I know this is a long-standing, deeply embedded issue, but it's something I come up against so regularly, and that I see beginners to R struggle with so regularly, that I'd love to have a satisfactory solution. My google and SO searches have come up empty so far, but please point me in the right direction if this is duplicated elsewhere.
TL;DR: Is there a way to use something like the POSIXct class without a timezone? I generally use tz="UTC" regardless of the actual timezone of the dataset, but it's a messy hack IMO, and I don't particularly like it. What I want is something like tz=NULL, which would behave the same way as UTC, but without actually adding "UTC" as a tzone attribute.
I'll start with an example (there are plenty) of typical timezone issues. Creating an object with POSIXct values:
df <- data.frame( timestamp = as.POSIXct( c( "2018-01-01 03:00:00",
                                             "2018-01-01 12:00:00" ) ),
                  a = 1:2 )
df
#             timestamp a
# 1 2018-01-01 03:00:00 1
# 2 2018-01-01 12:00:00 2
That's all fine, but then I try to convert the timestamps to dates:
df$date <- as.Date( df$timestamp )
df
#             timestamp a       date
# 1 2018-01-01 03:00:00 1 2017-12-31
# 2 2018-01-01 12:00:00 2 2018-01-01
The dates have converted incorrectly, because my computer locale is in Australian Eastern Time, meaning that the numeric values of the timestamps have been shifted by the offset relevant to my locale (in this case -11hrs). We can see this by forcing the timezone to UTC, then comparing the values before and after:
df$timestamp[1]
# [1] "2018-01-01 03:00:00 AEDT"
x <- lubridate::force_tz( df$timestamp[1], "UTC" ); x
# [1] "2018-01-01 03:00:00 UTC"
difftime( df$timestamp[1], x )
# Time difference of -11 hours
That's just one example of the issues cause by timezones. There are others, but I won't go into them here.

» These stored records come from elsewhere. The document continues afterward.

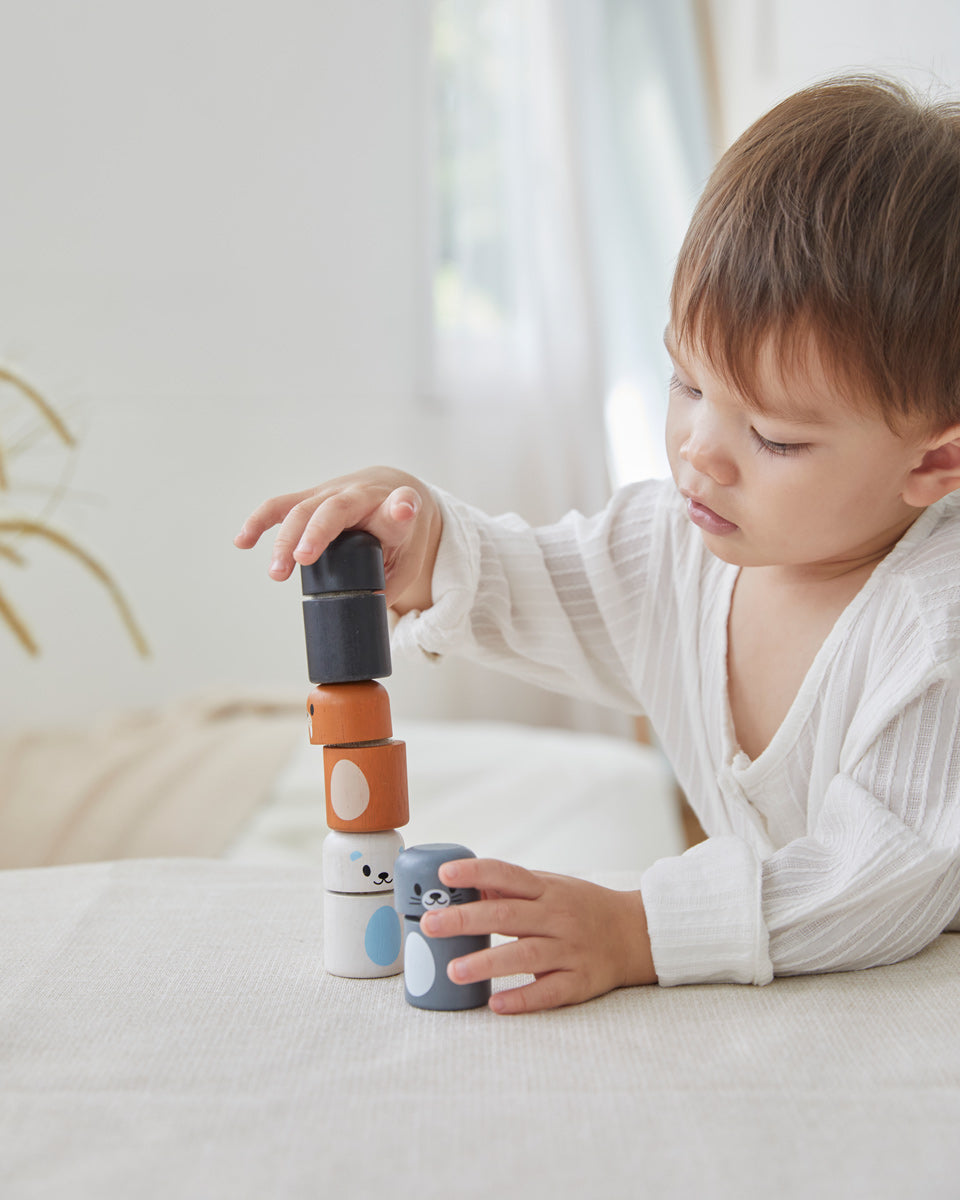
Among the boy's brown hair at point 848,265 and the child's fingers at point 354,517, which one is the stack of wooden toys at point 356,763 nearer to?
the child's fingers at point 354,517

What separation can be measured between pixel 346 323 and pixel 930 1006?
209cm

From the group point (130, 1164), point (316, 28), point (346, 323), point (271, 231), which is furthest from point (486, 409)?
point (130, 1164)

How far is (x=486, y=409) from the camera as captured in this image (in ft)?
8.22

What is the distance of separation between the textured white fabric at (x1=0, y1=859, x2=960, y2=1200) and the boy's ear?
0.91 feet

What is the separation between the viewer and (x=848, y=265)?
64 centimetres

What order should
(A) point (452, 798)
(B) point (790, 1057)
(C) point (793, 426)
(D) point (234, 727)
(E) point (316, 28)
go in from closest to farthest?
1. (B) point (790, 1057)
2. (C) point (793, 426)
3. (A) point (452, 798)
4. (D) point (234, 727)
5. (E) point (316, 28)

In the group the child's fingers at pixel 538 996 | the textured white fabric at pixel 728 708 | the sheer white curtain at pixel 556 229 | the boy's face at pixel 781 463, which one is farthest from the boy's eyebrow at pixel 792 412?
the sheer white curtain at pixel 556 229

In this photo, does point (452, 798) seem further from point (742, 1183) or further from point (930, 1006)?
point (742, 1183)

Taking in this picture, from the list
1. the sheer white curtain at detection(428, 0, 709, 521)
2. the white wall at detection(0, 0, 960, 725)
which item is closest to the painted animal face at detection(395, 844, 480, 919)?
the white wall at detection(0, 0, 960, 725)

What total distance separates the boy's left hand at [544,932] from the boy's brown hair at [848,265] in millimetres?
305

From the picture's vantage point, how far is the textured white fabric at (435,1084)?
38 centimetres

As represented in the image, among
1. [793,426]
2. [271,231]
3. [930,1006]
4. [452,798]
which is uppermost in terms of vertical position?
[271,231]

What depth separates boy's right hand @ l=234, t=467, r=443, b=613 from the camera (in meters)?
0.60

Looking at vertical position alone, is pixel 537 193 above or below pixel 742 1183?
above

I don't want that behaviour, so I need to convince as.POSIXct not to mess with my timestamps. I generally do this by using tz="UTC", which works fine, except that I'm adding information to the data that isn't real. These times are NOT in UTC, I'm just saying that to avoid time-shift issues. It's a hack, and any time I give my data to someone else, they could be forgiven for thinking that the timestamps are in UTC when they're not. To avoid this, I generally add the actual timezone to the object/column name, and hope that anyone I pass my data on to will understand why someone would label an object with a timezone different to the one in the object itself:
df <- data.frame( timestamp.AET = as.POSIXct( c( "2018-01-01 03:00:00",
                                                 "2018-01-01 12:00:00" ),
                                              tz = "UTC" ),
                  a = 1:2 )
df$date <- as.Date( df$timestamp )
df
#         timestamp.AET a       date
# 1 2018-01-01 03:00:00 1 2018-01-01
# 2 2018-01-01 12:00:00 2 2018-01-01
What I really want is a way to use POSIXct without having to specify a timezone. I don't want the times messed with in any way. Do everything as though the values were in UTC, and leave any timezone details like offsets, daylight savings, etc to the user. Just don't pretend they actually ARE in UTC. Here's my ideal:
x <- as.POSIXct( "2018-01-01 03:00:00" ); x
# [1] "2018-01-01 03:00:00"
attr( x, "tzone" )
# [1] NULL
shifted <- lubridate::force_tz( x, "UTC" )
shifted == x
# [1] TRUE
as.numeric( shifted ) == as.numeric( x )
# [1] TRUE
as.Date( x )
# [1] "2018-01-01"
So there's no timezone attribute on the object at all. The date conversion works as one would expect from the printed value. If there are daylight savings time-shifts, or any other locale-specific issues, the user (me or someone else) needs to deal with that themselves.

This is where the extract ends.